#### PROBLEM DESCRIPTION
From first line to last, copy the listing exactly and omit its pictures.

>>

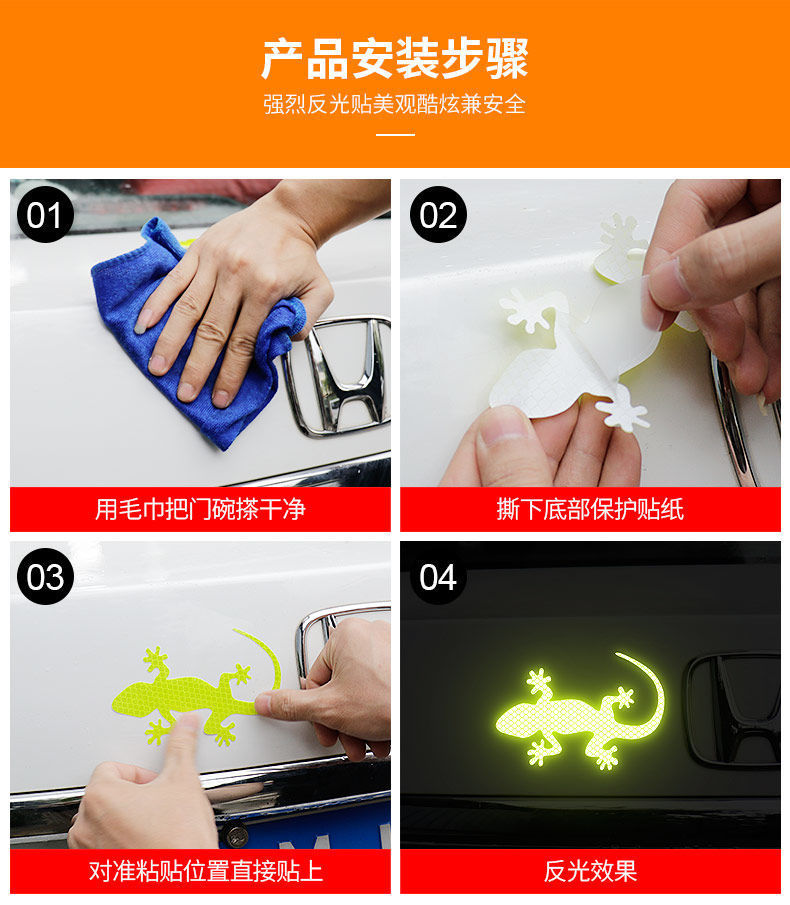 产品安装步骤

强烈反光贴美观酷炫兼安全

01

用毛巾把门碗搽干净

02

撕下底部保护贴纸

03

对准粘贴位置直接贴上

04

反光效果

<<

#### EXERCISE RESPONSE
 产品安装步骤

强烈反光贴美观酷炫兼安全

01

用毛巾把门碗搽干净

02

撕下底部保护贴纸

03

对准粘贴位置直接贴上

04

反光效果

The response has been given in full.